Pasaron dos ó tres días sin que hallara un modo de ser explícito. Cuando estaba solo, sí; entonces hablaba, hablaba consigo mismo, y aun parecías entablar misteriosos diálogos con aquel hermoso espíritu, que encontraba siempre en todas partes, acompañándole en sus soledades é insomnios; espíritu lleno de luz y con formas de mujer, que brotaba del seno mismo de la noche para mirarle inmóvil, callado y sereno. Delante de esta sombra era Lázaro muy elocuente, y siempre acertaba á expresar lo que sentía; y sentía tanto el pobre, que á veces le daba uno de esos accesos vehementes, en que el organismo se conmueve todo, quebrantado y oprimido por la enorme expansión del espíritu. Salía de la casa por no hallarse bien en ella, y volvía á entrar por no hallarse bien fuera. Por fin, había logrado formular un diálogo con Clara. La primera vez que pudo hablar con ella un cuarto de hora seguido, se mostró muy enojado. ¿Enojado? ¿Porqué? Después empezó á darle las gracias. ¿Las gracias? ¿Por qué? Después le pidió perdón. ¿Perdón? ¿De qué? Y acto continuo le dijo que se iba á volver loco. ¿Loco?… Su andar era errante. Se dirigía á todas partes, y no llegaba á ninguna; se hallaba siempre donde no quería estar. Pero á pesar de estas evoluciones de ciego, acontecía que si Clara iba á alguna parte, ¡qué casualidad! encontraba en ella á Lázaro que la esperaba.
El alma de la muchacha no estaba sujeta á estas extrañas perturbaciones. Siempre sensible y feliz en su serenidad inocente, se dejaba llevar por la corriente de una vida sin agitación ni contratiempos.

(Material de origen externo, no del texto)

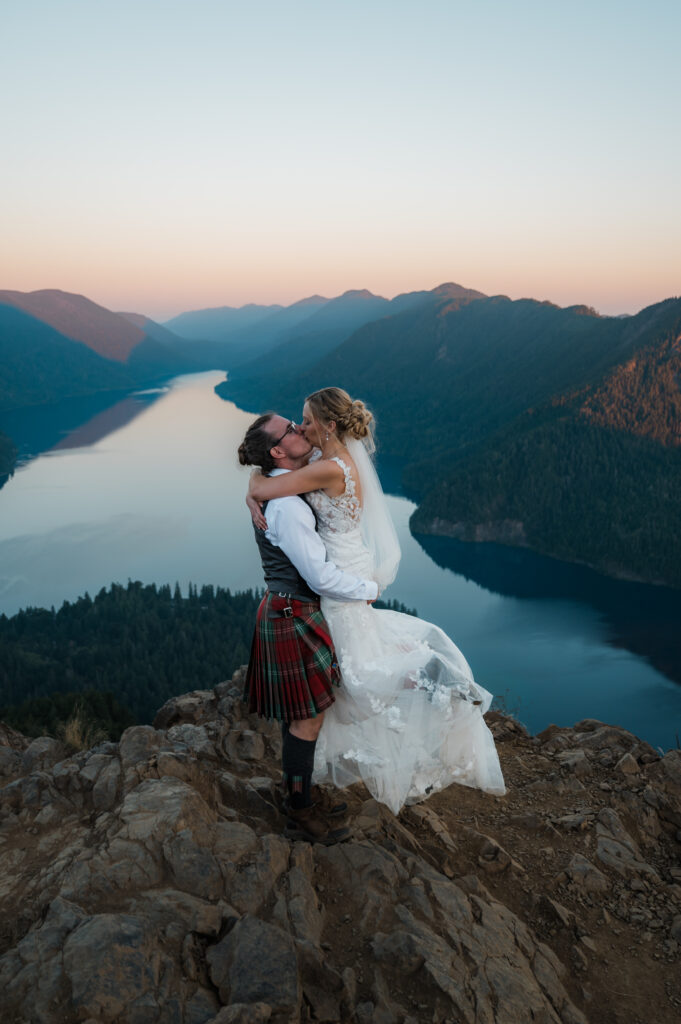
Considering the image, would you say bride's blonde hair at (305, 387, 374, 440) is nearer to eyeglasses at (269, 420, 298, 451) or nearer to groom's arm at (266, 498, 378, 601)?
eyeglasses at (269, 420, 298, 451)

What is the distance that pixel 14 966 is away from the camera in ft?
9.99

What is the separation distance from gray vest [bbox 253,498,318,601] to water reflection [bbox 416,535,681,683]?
5550cm

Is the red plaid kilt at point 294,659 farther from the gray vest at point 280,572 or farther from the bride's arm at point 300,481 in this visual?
the bride's arm at point 300,481

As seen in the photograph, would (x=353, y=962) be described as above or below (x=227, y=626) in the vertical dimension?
above

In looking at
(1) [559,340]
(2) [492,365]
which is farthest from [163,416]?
(1) [559,340]

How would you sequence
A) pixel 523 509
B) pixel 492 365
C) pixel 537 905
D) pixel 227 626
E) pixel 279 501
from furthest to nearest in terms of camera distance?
1. pixel 492 365
2. pixel 523 509
3. pixel 227 626
4. pixel 537 905
5. pixel 279 501

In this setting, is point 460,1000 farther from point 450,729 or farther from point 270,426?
point 270,426

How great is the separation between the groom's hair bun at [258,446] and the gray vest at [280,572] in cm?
28

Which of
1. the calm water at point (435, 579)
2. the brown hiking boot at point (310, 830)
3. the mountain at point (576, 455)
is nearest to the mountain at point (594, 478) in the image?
the mountain at point (576, 455)

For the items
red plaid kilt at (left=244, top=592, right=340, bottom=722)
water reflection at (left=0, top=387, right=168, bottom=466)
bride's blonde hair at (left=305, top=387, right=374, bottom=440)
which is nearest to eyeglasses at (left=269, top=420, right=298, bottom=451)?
bride's blonde hair at (left=305, top=387, right=374, bottom=440)

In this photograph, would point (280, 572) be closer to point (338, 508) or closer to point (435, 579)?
point (338, 508)

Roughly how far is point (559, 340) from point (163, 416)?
93.5m

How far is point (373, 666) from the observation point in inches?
171

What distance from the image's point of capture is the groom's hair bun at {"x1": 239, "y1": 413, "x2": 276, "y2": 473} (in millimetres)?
4137
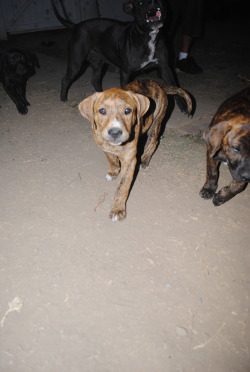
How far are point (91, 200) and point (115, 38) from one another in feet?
11.6

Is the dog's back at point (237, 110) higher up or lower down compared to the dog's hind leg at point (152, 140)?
higher up

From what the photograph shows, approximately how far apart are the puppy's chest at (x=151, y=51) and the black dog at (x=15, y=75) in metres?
2.61

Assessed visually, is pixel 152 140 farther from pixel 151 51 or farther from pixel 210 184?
pixel 151 51

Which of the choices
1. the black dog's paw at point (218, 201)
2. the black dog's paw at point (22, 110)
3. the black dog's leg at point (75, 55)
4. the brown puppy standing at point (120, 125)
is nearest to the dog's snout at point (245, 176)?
the black dog's paw at point (218, 201)

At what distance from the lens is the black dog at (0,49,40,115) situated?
5742 millimetres

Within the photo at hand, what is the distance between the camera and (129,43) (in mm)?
5109

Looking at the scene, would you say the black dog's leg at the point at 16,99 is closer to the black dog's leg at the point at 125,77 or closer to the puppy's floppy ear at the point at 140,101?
the black dog's leg at the point at 125,77

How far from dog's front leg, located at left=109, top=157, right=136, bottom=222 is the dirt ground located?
0.31 feet

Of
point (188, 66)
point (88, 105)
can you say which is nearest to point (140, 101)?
point (88, 105)

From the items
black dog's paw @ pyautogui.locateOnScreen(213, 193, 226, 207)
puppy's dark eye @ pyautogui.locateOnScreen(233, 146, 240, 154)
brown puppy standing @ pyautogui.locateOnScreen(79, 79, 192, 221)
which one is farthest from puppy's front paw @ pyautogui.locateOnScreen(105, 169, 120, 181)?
puppy's dark eye @ pyautogui.locateOnScreen(233, 146, 240, 154)

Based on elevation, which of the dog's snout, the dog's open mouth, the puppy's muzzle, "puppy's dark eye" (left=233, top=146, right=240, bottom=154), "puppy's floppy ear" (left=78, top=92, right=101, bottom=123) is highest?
the dog's open mouth

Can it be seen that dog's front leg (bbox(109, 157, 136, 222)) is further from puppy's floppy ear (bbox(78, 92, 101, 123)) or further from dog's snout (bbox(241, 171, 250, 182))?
dog's snout (bbox(241, 171, 250, 182))

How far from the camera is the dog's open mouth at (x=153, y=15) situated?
15.6 ft

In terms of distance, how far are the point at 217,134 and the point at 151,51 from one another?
2797 millimetres
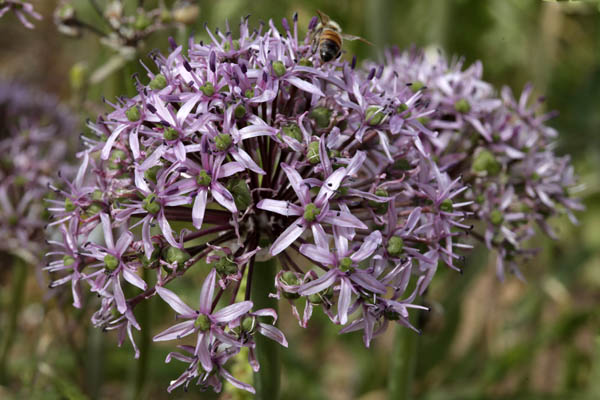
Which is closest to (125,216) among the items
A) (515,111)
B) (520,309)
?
(515,111)

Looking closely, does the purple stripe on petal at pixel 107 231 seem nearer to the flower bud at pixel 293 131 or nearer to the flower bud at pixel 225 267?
the flower bud at pixel 225 267

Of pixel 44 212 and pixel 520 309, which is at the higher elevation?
pixel 44 212

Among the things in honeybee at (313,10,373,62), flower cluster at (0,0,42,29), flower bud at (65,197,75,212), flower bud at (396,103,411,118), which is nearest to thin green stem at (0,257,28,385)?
flower cluster at (0,0,42,29)

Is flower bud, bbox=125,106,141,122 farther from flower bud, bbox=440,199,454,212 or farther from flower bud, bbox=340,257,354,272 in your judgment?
flower bud, bbox=440,199,454,212

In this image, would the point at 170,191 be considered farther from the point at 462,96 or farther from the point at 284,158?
the point at 462,96

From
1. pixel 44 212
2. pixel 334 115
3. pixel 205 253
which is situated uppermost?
pixel 334 115

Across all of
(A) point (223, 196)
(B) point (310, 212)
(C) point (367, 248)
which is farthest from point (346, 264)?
(A) point (223, 196)

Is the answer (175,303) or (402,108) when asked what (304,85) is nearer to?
(402,108)
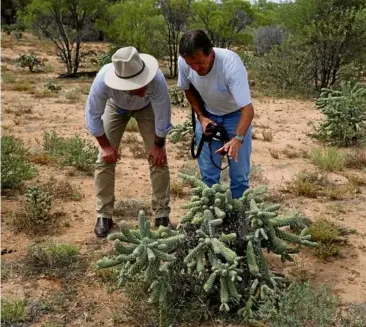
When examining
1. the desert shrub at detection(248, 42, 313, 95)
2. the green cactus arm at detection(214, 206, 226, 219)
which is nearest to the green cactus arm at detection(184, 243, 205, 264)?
the green cactus arm at detection(214, 206, 226, 219)

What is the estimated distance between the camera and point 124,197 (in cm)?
537

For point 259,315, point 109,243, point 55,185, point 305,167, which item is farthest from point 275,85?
point 259,315

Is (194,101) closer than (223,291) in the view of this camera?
No

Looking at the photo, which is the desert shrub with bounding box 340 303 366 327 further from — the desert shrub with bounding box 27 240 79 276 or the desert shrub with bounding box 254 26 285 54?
the desert shrub with bounding box 254 26 285 54

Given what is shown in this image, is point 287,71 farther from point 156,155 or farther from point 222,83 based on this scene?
point 222,83

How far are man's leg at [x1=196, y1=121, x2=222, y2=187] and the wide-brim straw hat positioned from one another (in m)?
0.52

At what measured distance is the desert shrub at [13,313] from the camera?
3182 millimetres

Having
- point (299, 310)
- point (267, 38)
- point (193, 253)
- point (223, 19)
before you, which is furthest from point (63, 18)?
point (299, 310)

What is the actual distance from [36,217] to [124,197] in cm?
111

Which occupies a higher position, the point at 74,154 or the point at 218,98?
the point at 218,98

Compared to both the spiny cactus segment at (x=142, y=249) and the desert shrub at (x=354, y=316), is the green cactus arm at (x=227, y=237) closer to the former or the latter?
the spiny cactus segment at (x=142, y=249)

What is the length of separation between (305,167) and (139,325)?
13.1ft

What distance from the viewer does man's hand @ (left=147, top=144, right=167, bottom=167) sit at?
167 inches

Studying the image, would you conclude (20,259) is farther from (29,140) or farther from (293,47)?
(293,47)
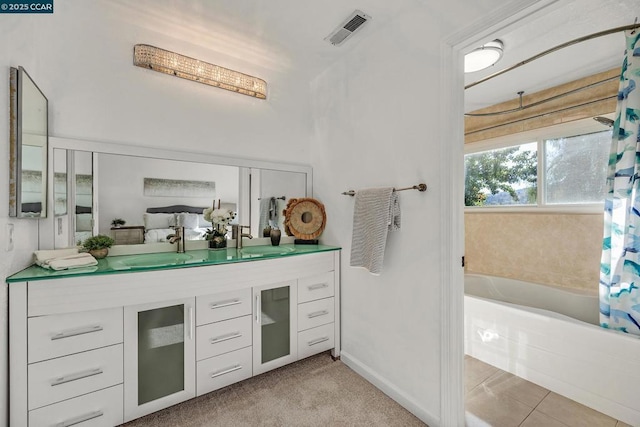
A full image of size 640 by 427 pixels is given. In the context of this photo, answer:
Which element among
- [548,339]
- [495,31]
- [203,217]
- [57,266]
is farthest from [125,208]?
[548,339]

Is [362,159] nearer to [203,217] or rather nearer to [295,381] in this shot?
[203,217]

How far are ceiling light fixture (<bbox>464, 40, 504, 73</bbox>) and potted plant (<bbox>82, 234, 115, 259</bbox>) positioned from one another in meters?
2.71

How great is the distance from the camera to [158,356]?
150cm

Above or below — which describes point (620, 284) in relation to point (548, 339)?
above

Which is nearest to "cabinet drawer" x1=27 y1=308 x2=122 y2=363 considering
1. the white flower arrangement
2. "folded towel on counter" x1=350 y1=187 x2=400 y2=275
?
the white flower arrangement

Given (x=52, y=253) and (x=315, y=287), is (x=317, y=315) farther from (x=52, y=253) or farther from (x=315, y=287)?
(x=52, y=253)

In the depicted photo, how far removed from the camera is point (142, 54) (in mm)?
1808

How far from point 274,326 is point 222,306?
1.39 ft

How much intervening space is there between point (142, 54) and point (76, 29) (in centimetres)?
35

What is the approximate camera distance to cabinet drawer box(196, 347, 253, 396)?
161 centimetres

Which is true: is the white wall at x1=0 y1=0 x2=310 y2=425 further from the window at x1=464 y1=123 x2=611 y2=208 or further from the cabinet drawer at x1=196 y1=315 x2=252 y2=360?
the window at x1=464 y1=123 x2=611 y2=208

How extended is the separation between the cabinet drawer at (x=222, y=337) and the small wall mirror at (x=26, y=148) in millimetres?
1054

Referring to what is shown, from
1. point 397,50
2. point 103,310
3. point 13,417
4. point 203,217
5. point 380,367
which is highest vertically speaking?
point 397,50

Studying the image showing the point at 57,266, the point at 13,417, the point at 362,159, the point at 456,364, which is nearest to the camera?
the point at 13,417
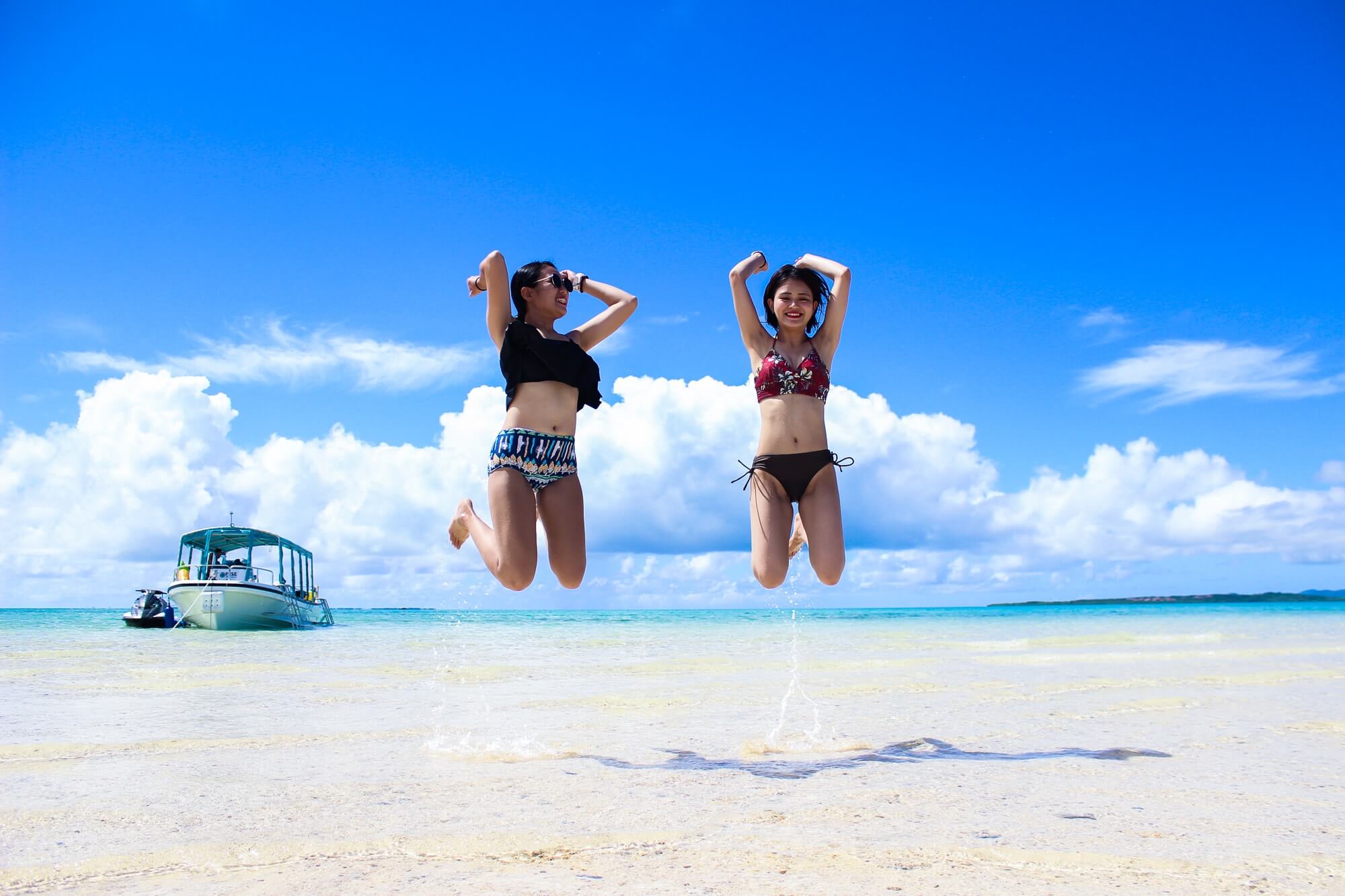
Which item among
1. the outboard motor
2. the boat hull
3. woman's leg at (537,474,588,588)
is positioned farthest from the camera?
the outboard motor

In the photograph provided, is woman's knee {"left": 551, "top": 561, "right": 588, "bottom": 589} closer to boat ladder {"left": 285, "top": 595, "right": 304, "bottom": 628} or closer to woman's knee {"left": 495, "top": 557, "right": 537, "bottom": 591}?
woman's knee {"left": 495, "top": 557, "right": 537, "bottom": 591}

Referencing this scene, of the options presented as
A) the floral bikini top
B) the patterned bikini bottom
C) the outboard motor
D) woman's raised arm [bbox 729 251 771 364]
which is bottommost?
the outboard motor

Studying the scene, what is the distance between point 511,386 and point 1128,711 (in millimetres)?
6044

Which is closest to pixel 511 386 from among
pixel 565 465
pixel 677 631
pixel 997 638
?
pixel 565 465

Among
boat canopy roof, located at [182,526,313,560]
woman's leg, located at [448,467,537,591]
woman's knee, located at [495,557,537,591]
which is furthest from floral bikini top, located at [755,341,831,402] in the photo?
boat canopy roof, located at [182,526,313,560]

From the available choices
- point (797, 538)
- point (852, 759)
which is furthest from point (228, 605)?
point (852, 759)

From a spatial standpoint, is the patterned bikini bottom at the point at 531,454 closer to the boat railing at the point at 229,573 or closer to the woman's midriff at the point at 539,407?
the woman's midriff at the point at 539,407

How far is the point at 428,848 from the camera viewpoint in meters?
3.67

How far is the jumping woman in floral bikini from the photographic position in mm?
6410

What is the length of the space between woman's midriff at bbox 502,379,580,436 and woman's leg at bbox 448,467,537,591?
0.37 m

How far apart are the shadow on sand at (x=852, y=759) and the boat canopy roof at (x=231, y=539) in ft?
95.2

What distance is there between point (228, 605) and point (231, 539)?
2526mm

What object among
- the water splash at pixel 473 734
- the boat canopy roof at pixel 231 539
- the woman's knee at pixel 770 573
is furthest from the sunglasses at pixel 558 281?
the boat canopy roof at pixel 231 539

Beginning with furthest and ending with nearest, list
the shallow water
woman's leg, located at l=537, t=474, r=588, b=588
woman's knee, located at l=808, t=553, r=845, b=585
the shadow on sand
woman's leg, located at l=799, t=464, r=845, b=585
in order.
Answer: woman's leg, located at l=537, t=474, r=588, b=588, woman's leg, located at l=799, t=464, r=845, b=585, woman's knee, located at l=808, t=553, r=845, b=585, the shadow on sand, the shallow water
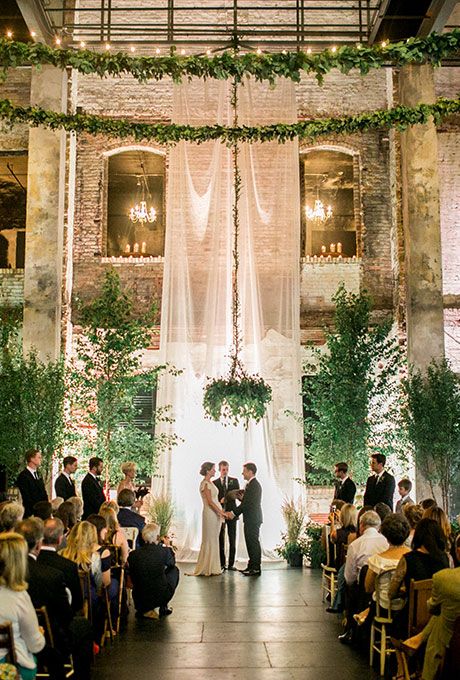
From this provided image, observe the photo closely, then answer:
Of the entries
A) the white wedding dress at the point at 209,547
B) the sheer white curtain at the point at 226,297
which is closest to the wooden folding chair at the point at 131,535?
the white wedding dress at the point at 209,547

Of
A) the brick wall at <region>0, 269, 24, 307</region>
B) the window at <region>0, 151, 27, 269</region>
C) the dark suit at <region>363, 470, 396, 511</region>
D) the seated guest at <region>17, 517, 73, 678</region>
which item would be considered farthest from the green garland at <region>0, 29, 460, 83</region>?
the window at <region>0, 151, 27, 269</region>

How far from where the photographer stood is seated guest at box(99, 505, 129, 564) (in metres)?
7.44

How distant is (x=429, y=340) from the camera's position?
1348cm

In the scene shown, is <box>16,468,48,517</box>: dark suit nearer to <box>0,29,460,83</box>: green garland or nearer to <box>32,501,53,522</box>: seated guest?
<box>32,501,53,522</box>: seated guest

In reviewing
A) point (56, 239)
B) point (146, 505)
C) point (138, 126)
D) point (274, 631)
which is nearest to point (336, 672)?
point (274, 631)

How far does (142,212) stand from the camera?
14.0 meters

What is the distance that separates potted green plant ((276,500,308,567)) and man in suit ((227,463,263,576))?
881mm

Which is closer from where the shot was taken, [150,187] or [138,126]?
[138,126]

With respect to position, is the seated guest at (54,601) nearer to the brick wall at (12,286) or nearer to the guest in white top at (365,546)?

En su sitio propio, para dar paz al ánimo y descanso á la fantasía, vivía sin sentirlo digámoslo así; y si alguna vez la entristecía algún pensamiento, era el pensamiento de volver á la calle de Válgame Dios. La amistad, casi desconocida por ella, fué entonces causa de que adquiriera esa sutil delicadeza, que caracteriza los afectos femeninos, y esa fluidez de ingenio que tanto los embellece y adorna.